Written task A
In the forum thread on battery drain, how much current did the computer alone draw?
Written task B
Substitute "cabling" for "wiring" in the forum thread on battery drain, between "Optima batteries, 4/10/18...battery" and "my battery state.", inclusive, and write out that passage.
Written task C
Pick up the forum thread on battery drain after its last sentence and continue writing it.

Text to read
CK5
Register an account today to become a member! Once signed in, you'll be able to participate on this site by adding your own topics and posts, as well as connect with other members.

Optima batteries, 4/10/18...battery status update

Yeah, I don't want to use the term "didn't make sense" but when the total draw was 60 mA there was no way the alarm would do 80 by itself.

I was kind of happy to see the computer alone only drew 7 mA. On the other hand 20+ on the stereo seems high so I check all the wiring on it and it all was good. I was thinking the remote on wire might have been wired wrong but it was not. The stereo came wired in the sub when I got it.

I guess the best part in all this is I have gone through all the after market wiring now.

You guys know I'll be following this up as time goes on with updates on my battery state.
20mA for the stereo isn't bad. If you have an amplifier there will ba a large capacitor array that will draw some current. So 20mA sounds reasonable.
 
That big fat red wire goes straight from the battery to the amp.
Ya what I meant was inside that amp will be a large capacitor array on the power supply side of the amplifier. That will consume some power regardless if it's off or on.
 
Ya what I meant was inside that amp will be a large capacitor array on the power supply side of the amplifier. That will consume some power regardless if it's off or on.

Sounds like some leaky capacitors!. Most caps don't draw much once they are charged.

Just got through tinkering with a small Ford truck that was running the battery down.

Somehow the radio was drawing almost an amp with the key and radio turned off.

Weird part was, pulling the radio fuse had no effect. But if you pulled the fuse marked alarm, which also killed the starter circuit, the load went away.
But disabling the alarm did nothing.
If you unplugged the radio, the load went away, whether the alarm fuse was in or not.
According to the schematic, the radio should not be able to pull power from that fuse.

I'm guessing that there is an anti-theft system for the radio that does not show up on the schematic.
 
Sounds like some leaky capacitors!. Most caps don't draw much once they are charged.

Just got through tinkering with a small Ford truck that was running the battery down.

Somehow the radio was drawing almost an amp with the key and radio turned off.

Weird part was, pulling the radio fuse had no effect. But if you pulled the fuse marked alarm, which also killed the starter circuit, the load went away.
But disabling the alarm did nothing.
If you unplugged the radio, the load went away, whether the alarm fuse was in or not.
According to the schematic, the radio should not be able to pull power from that fuse.

I'm guessing that there is an anti-theft system for the radio that does not show up on the schematic.
It's usually a parrallel bank of caps. And those go to a set of power transistors.
5-10mA is common. The other 10mA is probably comming from the stereo.

As for the alarm depending on which radio it is, it may in fact have a alarm built in it. There was a time period where they were trying to add basic alarms to aftermarket radios. Try pulling the starter kill relay and see if your current draw goes away.
 
I know its off topic but whats the best way to revive an optima? My buddy is giving me a red top, that just lost a charge(sitting for 5 months) He said it may still be good, he hasn't tried to recharge it yet.

[Records of scene-based questions]
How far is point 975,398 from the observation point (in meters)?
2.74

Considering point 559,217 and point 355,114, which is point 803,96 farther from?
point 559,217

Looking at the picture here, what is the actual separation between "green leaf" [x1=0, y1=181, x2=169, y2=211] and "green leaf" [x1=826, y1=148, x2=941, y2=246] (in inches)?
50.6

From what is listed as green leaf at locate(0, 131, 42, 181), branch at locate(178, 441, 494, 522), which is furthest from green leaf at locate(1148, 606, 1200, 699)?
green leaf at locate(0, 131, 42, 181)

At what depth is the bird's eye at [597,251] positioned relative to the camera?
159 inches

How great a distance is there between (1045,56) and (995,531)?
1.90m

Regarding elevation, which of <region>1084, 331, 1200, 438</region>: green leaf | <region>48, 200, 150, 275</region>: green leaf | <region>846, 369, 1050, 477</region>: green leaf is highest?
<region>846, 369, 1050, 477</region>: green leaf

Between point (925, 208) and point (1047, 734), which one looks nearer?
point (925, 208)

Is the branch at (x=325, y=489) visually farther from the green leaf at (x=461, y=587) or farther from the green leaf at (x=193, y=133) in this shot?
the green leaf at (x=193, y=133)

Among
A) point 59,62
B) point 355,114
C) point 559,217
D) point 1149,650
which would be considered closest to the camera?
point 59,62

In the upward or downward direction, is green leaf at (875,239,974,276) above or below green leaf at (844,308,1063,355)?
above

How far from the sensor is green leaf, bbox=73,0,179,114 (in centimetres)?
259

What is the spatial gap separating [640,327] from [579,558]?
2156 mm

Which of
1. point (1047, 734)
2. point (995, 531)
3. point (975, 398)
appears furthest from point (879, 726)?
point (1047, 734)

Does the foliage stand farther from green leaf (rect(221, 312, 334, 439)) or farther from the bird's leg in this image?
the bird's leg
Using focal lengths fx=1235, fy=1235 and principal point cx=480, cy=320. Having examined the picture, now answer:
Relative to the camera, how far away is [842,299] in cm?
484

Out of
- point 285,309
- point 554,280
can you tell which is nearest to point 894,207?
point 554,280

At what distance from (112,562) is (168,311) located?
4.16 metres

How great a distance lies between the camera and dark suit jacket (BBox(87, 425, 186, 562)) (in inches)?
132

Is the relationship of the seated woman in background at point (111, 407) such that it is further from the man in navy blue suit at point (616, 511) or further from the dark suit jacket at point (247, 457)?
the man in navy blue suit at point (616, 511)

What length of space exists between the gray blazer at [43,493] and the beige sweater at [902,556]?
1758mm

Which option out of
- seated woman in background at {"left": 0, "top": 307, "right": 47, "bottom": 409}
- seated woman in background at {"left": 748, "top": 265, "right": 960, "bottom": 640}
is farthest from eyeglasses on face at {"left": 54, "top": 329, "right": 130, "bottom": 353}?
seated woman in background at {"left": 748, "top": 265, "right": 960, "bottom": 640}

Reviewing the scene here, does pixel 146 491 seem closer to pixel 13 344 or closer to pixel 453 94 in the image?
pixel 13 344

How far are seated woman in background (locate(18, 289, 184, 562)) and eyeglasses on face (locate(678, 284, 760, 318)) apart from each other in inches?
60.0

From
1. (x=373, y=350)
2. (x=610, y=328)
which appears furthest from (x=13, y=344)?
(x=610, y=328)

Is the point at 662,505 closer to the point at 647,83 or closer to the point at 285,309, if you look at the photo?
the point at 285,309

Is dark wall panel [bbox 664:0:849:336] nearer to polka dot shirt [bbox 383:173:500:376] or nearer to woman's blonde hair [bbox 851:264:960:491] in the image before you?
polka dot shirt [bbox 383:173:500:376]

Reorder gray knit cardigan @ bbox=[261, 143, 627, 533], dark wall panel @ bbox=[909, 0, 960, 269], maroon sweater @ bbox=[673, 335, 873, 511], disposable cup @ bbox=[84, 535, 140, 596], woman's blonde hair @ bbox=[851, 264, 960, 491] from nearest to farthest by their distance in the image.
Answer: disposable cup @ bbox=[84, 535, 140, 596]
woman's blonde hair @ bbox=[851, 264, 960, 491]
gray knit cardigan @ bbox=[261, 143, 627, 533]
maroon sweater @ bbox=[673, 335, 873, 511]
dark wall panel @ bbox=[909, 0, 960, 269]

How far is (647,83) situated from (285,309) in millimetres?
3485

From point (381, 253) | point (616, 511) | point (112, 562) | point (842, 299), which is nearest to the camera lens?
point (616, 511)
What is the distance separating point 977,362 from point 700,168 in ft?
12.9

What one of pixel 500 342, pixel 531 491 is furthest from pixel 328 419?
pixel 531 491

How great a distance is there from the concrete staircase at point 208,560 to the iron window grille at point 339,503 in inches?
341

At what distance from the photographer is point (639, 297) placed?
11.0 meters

Response A
7 mA.

Response B
Optima batteries, 4/10/18...battery status update

Yeah, I don't want to use the term "didn't make sense" but when the total draw was 60 mA there was no way the alarm would do 80 by itself.

I was kind of happy to see the computer alone only drew 7 mA. On the other hand 20+ on the stereo seems high so I check all the cabling on it and it all was good. I was thinking the remote on wire might have been wired wrong but it was not. The stereo came wired in the sub when I got it.

I guess the best part in all this is I have gone through all the after market cabling now.

You guys know I'll be following this up as time goes on with updates on my battery state.

Response C
I know its off topic but whats the best way to revive an optima? My buddy is giving me a red top, that just lost a charge(sitting for 5 months) He said it may still be good, he hasn't tried to recharge it yet.

Do a search on youtube for optima, I think it's tech tip 3.
 
Tim, thank you for taking the time to record and post those videos, I really appreciate your efforts and insight and I apologize for any inconvenience I may have caused you. When I first spoke to Jonathan, I was in an elevator and my reception was cutting in and out, so I had a hard time verifying whether the standard draw on alarms like your's was 60 milliamps + 80 milliamps or just 80 milliamps total. I was able to get ahold of Jonathan today and he indicated CS-series alarms like your's, do draw a total of about 80 milliamps. Even though that number is consistent with the discharge issues you've been having as well as parasitic draws indicated by other alarm manufacturers, it is obviously not consistent with the numbers you measured in your videos.

I don't have an answer as to why these discrepencies exist, but I certainly don't doubt your measurements. I do wish you would've taken me up on my offer to exchange your battery for a new one at our expense, as we would've like to have examined your battery in our lab.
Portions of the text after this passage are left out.